* **Work required**: Skip every line before the one containing "Is the location", then copy that line and the rest of the entries below exactly, through the last line.

Collection entries:
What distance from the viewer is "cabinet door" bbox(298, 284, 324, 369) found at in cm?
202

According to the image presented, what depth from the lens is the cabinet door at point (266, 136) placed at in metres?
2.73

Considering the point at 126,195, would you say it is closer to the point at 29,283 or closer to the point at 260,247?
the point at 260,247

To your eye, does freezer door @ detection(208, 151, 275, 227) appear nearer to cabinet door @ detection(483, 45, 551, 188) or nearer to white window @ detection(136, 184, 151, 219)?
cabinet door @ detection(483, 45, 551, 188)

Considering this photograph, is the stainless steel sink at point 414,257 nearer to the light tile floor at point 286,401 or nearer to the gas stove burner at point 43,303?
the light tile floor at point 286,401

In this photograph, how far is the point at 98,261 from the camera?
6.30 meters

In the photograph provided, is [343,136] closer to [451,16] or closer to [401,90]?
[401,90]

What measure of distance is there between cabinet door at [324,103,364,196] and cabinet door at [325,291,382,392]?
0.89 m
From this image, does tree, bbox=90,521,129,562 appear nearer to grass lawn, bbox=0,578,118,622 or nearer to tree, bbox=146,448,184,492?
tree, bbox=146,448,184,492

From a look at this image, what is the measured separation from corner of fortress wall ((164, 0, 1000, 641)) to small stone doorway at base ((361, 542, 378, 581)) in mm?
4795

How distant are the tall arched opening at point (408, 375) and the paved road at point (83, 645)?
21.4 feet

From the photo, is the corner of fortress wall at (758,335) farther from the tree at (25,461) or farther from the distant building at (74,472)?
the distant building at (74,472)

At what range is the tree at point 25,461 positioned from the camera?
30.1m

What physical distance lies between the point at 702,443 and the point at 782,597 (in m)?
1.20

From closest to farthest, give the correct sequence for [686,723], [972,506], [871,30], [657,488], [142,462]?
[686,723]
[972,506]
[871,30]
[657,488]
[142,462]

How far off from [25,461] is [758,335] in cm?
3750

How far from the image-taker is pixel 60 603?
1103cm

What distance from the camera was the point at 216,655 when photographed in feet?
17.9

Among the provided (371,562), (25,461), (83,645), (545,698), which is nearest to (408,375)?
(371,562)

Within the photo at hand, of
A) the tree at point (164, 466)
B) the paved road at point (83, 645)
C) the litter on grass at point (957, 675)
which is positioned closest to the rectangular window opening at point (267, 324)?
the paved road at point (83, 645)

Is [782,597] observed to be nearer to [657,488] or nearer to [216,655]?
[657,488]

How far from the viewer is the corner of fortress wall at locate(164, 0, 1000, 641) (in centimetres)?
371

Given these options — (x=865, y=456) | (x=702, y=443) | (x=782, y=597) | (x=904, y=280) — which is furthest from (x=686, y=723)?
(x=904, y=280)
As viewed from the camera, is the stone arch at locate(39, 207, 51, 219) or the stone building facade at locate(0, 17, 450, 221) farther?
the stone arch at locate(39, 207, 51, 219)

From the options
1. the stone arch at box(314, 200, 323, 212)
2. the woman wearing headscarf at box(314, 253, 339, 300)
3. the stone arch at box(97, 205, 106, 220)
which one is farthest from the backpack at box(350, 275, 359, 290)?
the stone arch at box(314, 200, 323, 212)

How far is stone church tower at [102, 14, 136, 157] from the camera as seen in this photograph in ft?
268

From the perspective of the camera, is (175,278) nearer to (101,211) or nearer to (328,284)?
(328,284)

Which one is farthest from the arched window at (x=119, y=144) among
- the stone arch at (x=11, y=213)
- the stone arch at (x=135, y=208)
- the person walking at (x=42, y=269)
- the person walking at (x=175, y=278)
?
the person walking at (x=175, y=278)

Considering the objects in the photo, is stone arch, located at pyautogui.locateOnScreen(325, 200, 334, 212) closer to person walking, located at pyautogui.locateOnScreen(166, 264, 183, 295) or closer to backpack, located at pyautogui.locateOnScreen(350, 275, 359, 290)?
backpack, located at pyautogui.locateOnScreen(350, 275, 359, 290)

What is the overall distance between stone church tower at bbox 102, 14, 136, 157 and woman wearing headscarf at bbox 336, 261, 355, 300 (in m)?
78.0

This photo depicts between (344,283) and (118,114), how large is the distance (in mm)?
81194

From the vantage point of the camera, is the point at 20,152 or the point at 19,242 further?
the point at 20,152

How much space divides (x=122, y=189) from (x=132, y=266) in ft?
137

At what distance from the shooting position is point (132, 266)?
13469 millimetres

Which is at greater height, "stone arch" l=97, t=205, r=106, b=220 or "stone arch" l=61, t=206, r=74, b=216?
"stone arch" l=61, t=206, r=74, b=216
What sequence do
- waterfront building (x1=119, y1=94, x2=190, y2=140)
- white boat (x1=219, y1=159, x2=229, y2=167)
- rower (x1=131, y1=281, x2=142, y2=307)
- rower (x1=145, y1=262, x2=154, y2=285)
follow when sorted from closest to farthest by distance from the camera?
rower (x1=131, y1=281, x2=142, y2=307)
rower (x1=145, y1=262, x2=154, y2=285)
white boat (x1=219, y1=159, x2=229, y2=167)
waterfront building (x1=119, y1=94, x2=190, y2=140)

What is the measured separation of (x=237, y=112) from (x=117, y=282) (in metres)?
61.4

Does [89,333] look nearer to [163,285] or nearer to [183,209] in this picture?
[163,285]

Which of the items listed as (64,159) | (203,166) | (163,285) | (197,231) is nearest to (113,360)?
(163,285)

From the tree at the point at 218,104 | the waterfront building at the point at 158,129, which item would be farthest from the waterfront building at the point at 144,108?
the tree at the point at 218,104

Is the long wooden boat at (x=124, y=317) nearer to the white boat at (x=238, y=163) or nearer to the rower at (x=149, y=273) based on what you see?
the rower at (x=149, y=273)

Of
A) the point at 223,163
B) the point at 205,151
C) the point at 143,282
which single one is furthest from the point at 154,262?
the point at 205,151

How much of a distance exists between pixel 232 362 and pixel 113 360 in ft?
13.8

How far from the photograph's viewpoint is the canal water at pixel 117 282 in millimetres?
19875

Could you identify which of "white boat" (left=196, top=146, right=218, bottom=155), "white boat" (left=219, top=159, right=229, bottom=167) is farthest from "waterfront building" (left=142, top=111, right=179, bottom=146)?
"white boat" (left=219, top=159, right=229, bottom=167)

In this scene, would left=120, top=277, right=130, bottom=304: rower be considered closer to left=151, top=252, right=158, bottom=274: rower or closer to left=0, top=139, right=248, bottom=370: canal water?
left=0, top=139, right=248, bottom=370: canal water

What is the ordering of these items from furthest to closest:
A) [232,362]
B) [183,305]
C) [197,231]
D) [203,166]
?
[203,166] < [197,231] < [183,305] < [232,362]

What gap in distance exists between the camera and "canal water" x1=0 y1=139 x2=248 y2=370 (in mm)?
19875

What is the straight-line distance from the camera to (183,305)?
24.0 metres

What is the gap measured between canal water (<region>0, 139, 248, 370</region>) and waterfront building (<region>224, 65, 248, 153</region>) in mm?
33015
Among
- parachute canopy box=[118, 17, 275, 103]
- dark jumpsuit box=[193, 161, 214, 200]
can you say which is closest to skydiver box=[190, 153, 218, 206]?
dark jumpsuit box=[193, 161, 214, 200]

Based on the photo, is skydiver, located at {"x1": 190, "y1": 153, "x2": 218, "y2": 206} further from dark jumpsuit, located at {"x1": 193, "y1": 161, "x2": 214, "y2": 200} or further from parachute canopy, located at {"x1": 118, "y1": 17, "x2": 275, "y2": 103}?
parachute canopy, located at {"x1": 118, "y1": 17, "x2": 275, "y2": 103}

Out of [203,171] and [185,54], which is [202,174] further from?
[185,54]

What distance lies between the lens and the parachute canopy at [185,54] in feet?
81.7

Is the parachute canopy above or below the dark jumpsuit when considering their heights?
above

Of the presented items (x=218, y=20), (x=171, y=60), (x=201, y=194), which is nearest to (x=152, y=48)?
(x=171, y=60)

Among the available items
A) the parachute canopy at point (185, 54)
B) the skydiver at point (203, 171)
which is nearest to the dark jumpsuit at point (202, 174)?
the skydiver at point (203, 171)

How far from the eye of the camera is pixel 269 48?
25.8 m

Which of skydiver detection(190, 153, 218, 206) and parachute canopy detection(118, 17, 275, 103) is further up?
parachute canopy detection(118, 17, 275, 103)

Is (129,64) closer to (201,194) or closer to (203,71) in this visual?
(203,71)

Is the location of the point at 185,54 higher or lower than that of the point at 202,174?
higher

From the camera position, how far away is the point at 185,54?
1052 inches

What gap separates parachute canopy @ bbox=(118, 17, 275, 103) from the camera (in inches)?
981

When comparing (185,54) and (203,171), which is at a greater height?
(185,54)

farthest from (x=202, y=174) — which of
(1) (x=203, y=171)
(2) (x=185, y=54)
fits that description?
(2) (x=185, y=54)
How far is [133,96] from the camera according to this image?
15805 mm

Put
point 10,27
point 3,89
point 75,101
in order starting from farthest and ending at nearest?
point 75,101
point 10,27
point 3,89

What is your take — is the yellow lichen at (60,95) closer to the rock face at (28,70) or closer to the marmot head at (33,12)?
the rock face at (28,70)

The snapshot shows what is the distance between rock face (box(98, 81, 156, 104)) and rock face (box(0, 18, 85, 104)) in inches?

* **Exercise solution**:
Is the location of the point at 185,54 higher or lower than that of the point at 202,174?
higher

From the camera position, how far away is the point at 185,54?
1052 inches

What gap separates parachute canopy @ bbox=(118, 17, 275, 103) from the camera (in inches)?
981

When comparing (185,54) and (203,171), which is at a greater height?
(185,54)

farthest from (x=202, y=174) — which of
(1) (x=203, y=171)
(2) (x=185, y=54)
fits that description?
(2) (x=185, y=54)
How far is [133,96] from the camera according to this image?
15805 mm

Put
point 10,27
point 3,89
point 75,101
in order starting from farthest and ending at nearest?
point 75,101
point 10,27
point 3,89

What is your take — is the yellow lichen at (60,95) closer to the rock face at (28,70) or closer to the marmot head at (33,12)?
the rock face at (28,70)

The snapshot shows what is the distance between rock face (box(98, 81, 156, 104)) and rock face (box(0, 18, 85, 104)) in inches?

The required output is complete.